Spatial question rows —
_ _ _ _ _
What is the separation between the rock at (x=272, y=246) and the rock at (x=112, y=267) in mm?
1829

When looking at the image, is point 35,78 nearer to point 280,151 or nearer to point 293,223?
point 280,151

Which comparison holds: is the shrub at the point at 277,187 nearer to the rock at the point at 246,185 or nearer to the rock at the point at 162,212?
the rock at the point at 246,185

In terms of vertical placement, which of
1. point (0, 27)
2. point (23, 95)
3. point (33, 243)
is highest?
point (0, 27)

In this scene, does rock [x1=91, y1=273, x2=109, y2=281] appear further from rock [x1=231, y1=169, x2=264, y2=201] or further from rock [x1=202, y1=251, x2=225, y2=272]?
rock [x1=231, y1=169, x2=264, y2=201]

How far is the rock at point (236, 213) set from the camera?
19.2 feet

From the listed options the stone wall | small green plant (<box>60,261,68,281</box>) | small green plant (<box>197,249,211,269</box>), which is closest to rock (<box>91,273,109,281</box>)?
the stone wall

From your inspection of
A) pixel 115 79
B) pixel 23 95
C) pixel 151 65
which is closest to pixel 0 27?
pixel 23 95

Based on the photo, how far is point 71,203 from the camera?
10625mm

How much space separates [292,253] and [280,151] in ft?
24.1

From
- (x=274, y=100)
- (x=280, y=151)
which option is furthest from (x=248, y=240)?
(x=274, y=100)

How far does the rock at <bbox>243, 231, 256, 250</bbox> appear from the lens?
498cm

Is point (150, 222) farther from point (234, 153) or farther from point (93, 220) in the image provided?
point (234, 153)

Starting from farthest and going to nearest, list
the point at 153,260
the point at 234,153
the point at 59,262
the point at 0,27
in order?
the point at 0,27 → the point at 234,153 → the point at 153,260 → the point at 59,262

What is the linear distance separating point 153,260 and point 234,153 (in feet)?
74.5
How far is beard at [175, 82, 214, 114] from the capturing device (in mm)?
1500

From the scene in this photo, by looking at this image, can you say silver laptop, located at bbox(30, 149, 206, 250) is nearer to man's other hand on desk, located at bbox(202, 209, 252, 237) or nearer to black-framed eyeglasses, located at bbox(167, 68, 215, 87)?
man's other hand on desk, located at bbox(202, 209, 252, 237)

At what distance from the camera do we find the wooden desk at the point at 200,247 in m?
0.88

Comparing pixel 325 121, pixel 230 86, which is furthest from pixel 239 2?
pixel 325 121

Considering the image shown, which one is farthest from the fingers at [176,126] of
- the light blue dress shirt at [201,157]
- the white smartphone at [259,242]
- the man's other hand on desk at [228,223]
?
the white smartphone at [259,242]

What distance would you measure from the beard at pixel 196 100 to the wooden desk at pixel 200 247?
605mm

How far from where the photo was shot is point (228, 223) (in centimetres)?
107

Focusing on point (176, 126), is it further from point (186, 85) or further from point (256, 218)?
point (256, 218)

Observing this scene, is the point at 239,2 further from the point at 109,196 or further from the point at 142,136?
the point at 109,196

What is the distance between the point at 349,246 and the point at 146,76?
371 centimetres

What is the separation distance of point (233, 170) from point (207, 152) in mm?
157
_ _ _ _ _
TASK OBJECTIVE — Rewrite every row above with "camera" swapped for "viewer" each time it appears, keeping all else the same.

REPLY TO THE TASK —
What is the separation between the rock at (x=272, y=246) and the rock at (x=112, y=267) in mm?
1829

When looking at the image, is point 35,78 nearer to point 280,151 or nearer to point 293,223?
point 280,151

Which comparison holds: is the shrub at the point at 277,187 nearer to the rock at the point at 246,185 or nearer to the rock at the point at 162,212?
the rock at the point at 246,185

In terms of vertical placement, which of
1. point (0, 27)
2. point (23, 95)
3. point (33, 243)
is highest?
point (0, 27)

In this scene, does rock [x1=91, y1=273, x2=109, y2=281] appear further from rock [x1=231, y1=169, x2=264, y2=201] or further from rock [x1=202, y1=251, x2=225, y2=272]?
rock [x1=231, y1=169, x2=264, y2=201]

How far is the rock at point (236, 213) set from the viewer?
19.2 feet

From the listed options the stone wall | small green plant (<box>60,261,68,281</box>) | small green plant (<box>197,249,211,269</box>), which is closest to rock (<box>91,273,109,281</box>)?
the stone wall

From your inspection of
A) pixel 115 79
B) pixel 23 95
C) pixel 151 65
which is closest to pixel 0 27?
pixel 23 95

Based on the photo, how far is point 71,203 from the viewer?
10625mm

How much space separates [292,253] and [280,151] in ft?
24.1

From
- (x=274, y=100)
- (x=280, y=151)
which option is furthest from (x=248, y=240)?
(x=274, y=100)

How far does the rock at <bbox>243, 231, 256, 250</bbox> appear from the lens?
498cm

Is point (150, 222) farther from point (234, 153) or farther from point (93, 220) in the image provided?
point (234, 153)

Starting from farthest and going to nearest, list
the point at 153,260
the point at 234,153
the point at 59,262
the point at 0,27
in order?
the point at 0,27 → the point at 234,153 → the point at 153,260 → the point at 59,262

What is the linear distance separating point 153,260 and point 234,153 (in feet)?
74.5
How far is beard at [175, 82, 214, 114] from the capturing device (in mm)?
1500

From the scene in this photo, by looking at this image, can you say silver laptop, located at bbox(30, 149, 206, 250) is nearer to man's other hand on desk, located at bbox(202, 209, 252, 237) or nearer to black-framed eyeglasses, located at bbox(167, 68, 215, 87)?
man's other hand on desk, located at bbox(202, 209, 252, 237)

At what distance from the viewer do we find the wooden desk at the point at 200,247 in m?
0.88

Comparing pixel 325 121, pixel 230 86, which is furthest from pixel 239 2?
pixel 325 121

Considering the image shown, which one is farthest from the fingers at [176,126] of
- the light blue dress shirt at [201,157]
- the white smartphone at [259,242]
- the man's other hand on desk at [228,223]
?
the white smartphone at [259,242]

What distance would you measure from the beard at pixel 196 100 to the wooden desk at pixel 200 247?
605mm

How far from where the photo was shot is point (228, 223) (in centimetres)?
107

Focusing on point (176, 126), is it further from point (186, 85) or further from point (256, 218)?
point (256, 218)

Observing this scene, is the point at 239,2 further from the point at 109,196 or further from the point at 142,136?
the point at 109,196

What is the distance between the point at 349,246 and the point at 146,76?
371 centimetres

What is the separation distance of point (233, 170) from point (207, 152) in mm?
157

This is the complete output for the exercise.